As long as environments were a hotchpotch of actual and symbolic artifacts the pros and cons of integration could be balanced. But the generalization of digital flows and transactions has upended the balance: there is no more room or time for latency and enterprises must bring all symbolic representations (business, organization, and systems) under a common conceptual roof:
A canonical approach would be to introduce a conceptual indexing scheme open to extensions but with its footprint defined by business processes and systems functionalities. That would ensure a better integration of processes and supporting engineering but will do nothing for the modeling gap between enterprise architecture and external contexts. That could be achieved with ontologies.
Conceptual Loop: Ontologies & Business Intelligence
As far as data mining is concerned, three kinds of operations are to be considered:
- Data understanding gives form and semantics to raw material.
- Business understanding charts business contexts and concerns in terms of objects and processes descriptions.
- Modeling consolidate data and business understanding into descriptive, predictive, and operational models.
While traditional approaches fall short when tasked with iterative modeling of unstructured data, ontologies may fare better because their explicit aim is only to describe what could exist in a domain of discourse:
- They are made of categories of things, beings, or phenomena; as such they may range from simple catalogs to philosophical doctrines.
- They are driven by cognitive (i.e non empirical) purposes, namely the validity and consistency of symbolic representations.
- They are meant to be directed at specific domains of concerns, whatever they can be: politics, religion, business, astrology, etc.
With regard to models, only the second point puts ontologies apart: contrary to models, ontologies are about understanding and are not supposed to be driven by empirical purposes. It ensues that ontologies can be understood as conceptual (aka canonical) models, used as such for business analysis and extended with purposes for systems analysis and design.
In addition to the integration with enterprise architectures, ontologies benefits for business intelligence would be twofold.
On one side, and whatever their use, ontologies could be aligned with the nature of contexts and their impact on business and enterprise governance e.g:
- Institutional: mandatory semantics sanctioned by regulatory authority, steady, changes subject to established procedures.
- Professional: agreed upon semantics between parties, steady, changes subject to established procedures.
- Corporate: enterprise defined semantics, changes subject to internal decision-making.
- Social: definedpragmatic semantics, no authority, volatile, continuous and informal changes.
- Personal: customary semantics defined by named individuals.
On the other side ontologies could be defined according to the nature of targeted items, namely terms, documents, symbolic representations, or actual objects and phenomena. That would outline four basic concerns that may or may not be combined:
- Thesaurus: ontologies covering terms and concepts.

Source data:
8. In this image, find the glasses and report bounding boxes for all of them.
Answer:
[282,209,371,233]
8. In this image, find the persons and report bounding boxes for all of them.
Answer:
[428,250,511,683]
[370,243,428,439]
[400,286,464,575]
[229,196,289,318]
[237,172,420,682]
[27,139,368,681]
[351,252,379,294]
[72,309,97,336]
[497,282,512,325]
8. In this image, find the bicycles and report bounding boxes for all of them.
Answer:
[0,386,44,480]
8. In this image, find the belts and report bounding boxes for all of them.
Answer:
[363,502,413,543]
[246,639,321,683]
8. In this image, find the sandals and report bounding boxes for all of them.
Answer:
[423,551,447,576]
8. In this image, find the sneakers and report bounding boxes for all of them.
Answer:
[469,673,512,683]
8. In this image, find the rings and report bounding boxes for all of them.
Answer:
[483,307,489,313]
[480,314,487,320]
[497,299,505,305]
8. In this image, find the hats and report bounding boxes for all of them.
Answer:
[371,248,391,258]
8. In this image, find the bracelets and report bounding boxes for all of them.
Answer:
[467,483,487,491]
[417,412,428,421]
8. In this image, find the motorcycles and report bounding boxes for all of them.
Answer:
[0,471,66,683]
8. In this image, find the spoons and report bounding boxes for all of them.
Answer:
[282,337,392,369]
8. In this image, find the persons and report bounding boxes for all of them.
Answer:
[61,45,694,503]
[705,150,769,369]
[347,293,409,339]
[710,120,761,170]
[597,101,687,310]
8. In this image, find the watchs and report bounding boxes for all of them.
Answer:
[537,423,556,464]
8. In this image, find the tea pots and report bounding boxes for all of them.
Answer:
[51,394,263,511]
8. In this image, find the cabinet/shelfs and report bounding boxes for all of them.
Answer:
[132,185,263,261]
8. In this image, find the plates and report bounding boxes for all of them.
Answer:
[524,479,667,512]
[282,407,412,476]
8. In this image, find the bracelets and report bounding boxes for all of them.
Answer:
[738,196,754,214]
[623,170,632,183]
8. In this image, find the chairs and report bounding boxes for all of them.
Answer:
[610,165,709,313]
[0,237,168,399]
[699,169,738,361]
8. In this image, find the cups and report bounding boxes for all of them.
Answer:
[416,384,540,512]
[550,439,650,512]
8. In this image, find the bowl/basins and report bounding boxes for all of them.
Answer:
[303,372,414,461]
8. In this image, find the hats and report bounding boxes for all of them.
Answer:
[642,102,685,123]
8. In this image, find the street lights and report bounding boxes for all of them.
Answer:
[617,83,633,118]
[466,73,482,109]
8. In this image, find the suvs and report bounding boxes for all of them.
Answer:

* [What to do]:
1. Output the stretch of the passage on ontologies and business intelligence from "In addition to" through "by named individuals.".
2. Finish out the next part of the passage on ontologies and business intelligence, picking up right after its final line.

* [Per-task outputs]:
1.
In addition to the integration with enterprise architectures, ontologies benefits for business intelligence would be twofold.
On one side, and whatever their use, ontologies could be aligned with the nature of contexts and their impact on business and enterprise governance e.g:
- Institutional: mandatory semantics sanctioned by regulatory authority, steady, changes subject to established procedures.
- Professional: agreed upon semantics between parties, steady, changes subject to established procedures.
- Corporate: enterprise defined semantics, changes subject to internal decision-making.
- Social: definedpragmatic semantics, no authority, volatile, continuous and informal changes.
- Personal: customary semantics defined by named individuals.

2.
- Document Management: ontologies covering documents with regard to topics.
- Organization and Business: ontologies pertaining to enterprise organization, objects and activities.
- Engineering: ontologies pertaining to the symbolic representation of products and services.
On a broader perspective, ontologies could be influential in spanning the gap between explicit and implicit knowledge. In a few years’ time practically unlimited access to raw data and the exponential growth in computing power have opened the door to massive sources of unexplored knowledge which is paradoxically both directly relevant yet devoid of immediate meaning:
- Relevance: mined raw data is supposed to reflect the geology and dynamics of targeted markets.
- Meaning: the main value of that knowledge rests on its implicit nature; applying existing semantics would add little to existing knowledge.
Assuming that deep learning can transmute raw base metals into knowledge gold, ontologies would be decisive in framing the understanding, assessment, and improvement of the processes.
Operational Loop: Business Intelligence & Decision-making
Once carried out separately and periodically, decision-making is to be carried out iteratively at operational, tactical, and strategic level; while each level is to be set along its own time-frames, all are to rely on data-mining, with cycles following the same pattern:
- Observation: understanding of changes in business opportunities.
- Orientation: assessment of the reliability and shelf-life of pertaining information with regard to current positions and operations.
- Decision: weighting of options with regard to enterprise capabilities and broader objectives.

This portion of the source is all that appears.